● **Passage**
——


  • johnny john

    February 13, 2014

    Why do restaurants add a surcharge to begin with, why don’t they just increase the prices on the menu to cover it?

  • #complyconformcontrol

    February 19, 2014

    Ugh! I serve in a busy San Francisco restaurant at a popular tourist destination. It amazes me how expendable I feel as an employee at this place. The owners are wealthy, and seem to have little to none concern with the well being of their employees. First, we do have the surcharge, and it’s printed on the receipt as “employee ordinance” which to me looks like it goes to the employees. I feel its intentionally deceptive, especially when explaining what it means is hard enough to do in english, let alone trying to translate it into a language I dont speak. Then us servers had a bomb dropped on us on the first of the year: we were told it is illegal to have gratuity added on to the checks. (Upon researching this independantly, I became infuriated that we were given false information, and be it laziness or greed, its only benefitting the cheap guests, and the owners pockets) So parties of 6 or more take up more time, and no longer have to tip (add gratuity). Simply having one auto-grat during the course of a shift, was a relief knowing that I wasnt going to have to tip out more than I walked with. A server safety net, if you will. People need to understand that being in that location, we have requests going beyond the average server responsibilities; taking pictures, giving directions, suggesting things to do…and we have to tip out based on our sales, and our paychecks are miniscule at best. Our managers press us to upsell as “larger check averages=higher tips.” I call bulls@#t. It just makes me more frustrated as I know that it only benefits them, and some days, it costs me money to wait tables. Besides quitting, is there anything I can do to, for lack of a better word, “retaliate?” I would love for them to realize that we are hardly raking in the cash, and its expensive to reside in SF. I would love for there to be some legal protection against their exploiting servers in this way, while their largest concern isnt about our well-being…its deciding between which car to drive that day. I worry about making ends meet. Not, should I take the Audi ? Or BMW?

  • johnny john

    February 20, 2014

    You can thank the current administration for your woes, the IRS changed long standing rules on gratuities and changed them to being service charges and since its no longer considered a tip the restaurant has to pony up more cash for payroll taxes and since they won’t hurt their bottom line they have to hurt ours.

    That is the problem our government doesn’t realize that when they “stick it to the rich people” all it really ends up doing is hurting the ones that aren’t rich.

  • Tom Davis

    February 27, 2014

    It’s ironic that you mention several times that the restaurant owner chose to run his restaurant in San Fran. Just like you chose to work at a restaurant in San Fran. You are luckily guaranteed to make 30% more than waiters in most of the rest of the United States, but you still complain about people deducting this surcharge from your tip. If you don’t like it, CHOOSE to work somewhere else!

  • StuckServing

    March 3, 2014

    @tomdavis we don’t make 30% more here guaranteed, tipping is always discretionary no matter where. Also, while someone may be serving in a place where 600 dollars is the average rent, I reside in a place where a studio runs 2000, so it is all relative.

  • Tom Davis

    March 4, 2014

    You are guaranteed to make 30% more because the minimum wage in San Fran is 30% higher for “tipped workers” than most of the rest of the country.

    And again, you’re CHOOSING to live there, just like you give the owner such a hard time about choosing to run his restaurant there.

——

● **Source material**
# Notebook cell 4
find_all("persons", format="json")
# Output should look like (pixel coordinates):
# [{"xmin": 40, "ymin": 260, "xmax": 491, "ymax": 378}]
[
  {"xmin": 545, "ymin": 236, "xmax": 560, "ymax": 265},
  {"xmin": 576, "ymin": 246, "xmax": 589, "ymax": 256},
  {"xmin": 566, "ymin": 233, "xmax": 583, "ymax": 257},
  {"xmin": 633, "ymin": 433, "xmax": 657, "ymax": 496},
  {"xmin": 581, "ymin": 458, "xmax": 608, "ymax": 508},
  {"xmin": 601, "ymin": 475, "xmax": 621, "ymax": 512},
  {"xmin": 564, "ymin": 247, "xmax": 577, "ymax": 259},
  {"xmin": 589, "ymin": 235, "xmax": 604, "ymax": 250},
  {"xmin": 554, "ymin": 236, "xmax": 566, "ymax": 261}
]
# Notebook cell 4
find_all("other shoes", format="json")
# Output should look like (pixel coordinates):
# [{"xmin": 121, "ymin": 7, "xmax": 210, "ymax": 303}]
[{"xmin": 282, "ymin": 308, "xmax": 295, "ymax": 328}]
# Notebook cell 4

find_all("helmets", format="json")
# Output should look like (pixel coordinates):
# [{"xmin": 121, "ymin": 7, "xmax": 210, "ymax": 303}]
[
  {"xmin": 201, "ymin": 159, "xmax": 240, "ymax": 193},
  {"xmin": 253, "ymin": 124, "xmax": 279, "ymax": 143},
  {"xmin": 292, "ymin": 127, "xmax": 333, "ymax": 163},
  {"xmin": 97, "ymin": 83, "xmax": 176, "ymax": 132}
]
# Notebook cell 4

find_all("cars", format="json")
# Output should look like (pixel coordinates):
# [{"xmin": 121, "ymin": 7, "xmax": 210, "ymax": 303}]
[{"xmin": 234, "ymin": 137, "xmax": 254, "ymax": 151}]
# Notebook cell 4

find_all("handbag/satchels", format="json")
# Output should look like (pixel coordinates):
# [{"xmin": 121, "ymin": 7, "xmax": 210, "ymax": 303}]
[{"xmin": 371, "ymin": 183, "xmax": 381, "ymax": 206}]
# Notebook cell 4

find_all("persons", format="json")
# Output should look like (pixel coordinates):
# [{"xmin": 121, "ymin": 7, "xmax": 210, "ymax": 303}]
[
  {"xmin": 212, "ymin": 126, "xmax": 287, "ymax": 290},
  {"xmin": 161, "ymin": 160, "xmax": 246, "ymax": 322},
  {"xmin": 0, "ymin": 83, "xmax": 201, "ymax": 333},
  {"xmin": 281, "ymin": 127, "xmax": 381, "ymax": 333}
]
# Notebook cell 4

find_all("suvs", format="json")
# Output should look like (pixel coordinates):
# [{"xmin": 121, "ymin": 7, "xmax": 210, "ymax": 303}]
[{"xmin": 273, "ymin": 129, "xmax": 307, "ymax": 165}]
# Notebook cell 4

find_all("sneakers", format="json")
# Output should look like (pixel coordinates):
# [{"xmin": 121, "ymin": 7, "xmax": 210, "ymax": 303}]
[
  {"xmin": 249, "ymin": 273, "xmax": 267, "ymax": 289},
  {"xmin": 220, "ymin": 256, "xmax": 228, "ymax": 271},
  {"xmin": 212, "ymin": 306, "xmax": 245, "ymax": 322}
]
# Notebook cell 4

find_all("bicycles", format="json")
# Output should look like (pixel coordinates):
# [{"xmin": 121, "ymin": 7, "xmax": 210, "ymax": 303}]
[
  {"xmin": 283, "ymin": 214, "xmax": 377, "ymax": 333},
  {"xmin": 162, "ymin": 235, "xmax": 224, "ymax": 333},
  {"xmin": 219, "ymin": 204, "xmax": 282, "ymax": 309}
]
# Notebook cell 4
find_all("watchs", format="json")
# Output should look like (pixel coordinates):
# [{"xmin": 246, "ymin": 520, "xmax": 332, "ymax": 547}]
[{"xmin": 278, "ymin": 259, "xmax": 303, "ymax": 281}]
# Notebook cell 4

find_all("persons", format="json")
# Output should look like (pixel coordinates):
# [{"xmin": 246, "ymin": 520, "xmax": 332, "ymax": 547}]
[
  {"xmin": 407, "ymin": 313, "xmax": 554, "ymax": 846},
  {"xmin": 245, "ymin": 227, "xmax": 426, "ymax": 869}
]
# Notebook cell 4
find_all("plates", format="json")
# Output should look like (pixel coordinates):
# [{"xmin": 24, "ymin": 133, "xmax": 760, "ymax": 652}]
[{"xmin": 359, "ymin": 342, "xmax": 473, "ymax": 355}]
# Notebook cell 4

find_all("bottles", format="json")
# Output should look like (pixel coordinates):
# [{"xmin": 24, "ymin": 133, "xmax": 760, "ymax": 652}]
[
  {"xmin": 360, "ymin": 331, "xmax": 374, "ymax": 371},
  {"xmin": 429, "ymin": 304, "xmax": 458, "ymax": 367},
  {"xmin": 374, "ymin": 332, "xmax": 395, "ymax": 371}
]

——

● **What the task asks**
Print the part of the comment thread on restaurant surcharges that begins at the words "February 27, 2014" and stops after the words "is all relative.", copying it word for word. The records are taken from a different source than the comment thread.

● **Finished task**
February 27, 2014

    It’s ironic that you mention several times that the restaurant owner chose to run his restaurant in San Fran. Just like you chose to work at a restaurant in San Fran. You are luckily guaranteed to make 30% more than waiters in most of the rest of the United States, but you still complain about people deducting this surcharge from your tip. If you don’t like it, CHOOSE to work somewhere else!

  • StuckServing

    March 3, 2014

    @tomdavis we don’t make 30% more here guaranteed, tipping is always discretionary no matter where. Also, while someone may be serving in a place where 600 dollars is the average rent, I reside in a place where a studio runs 2000, so it is all relative.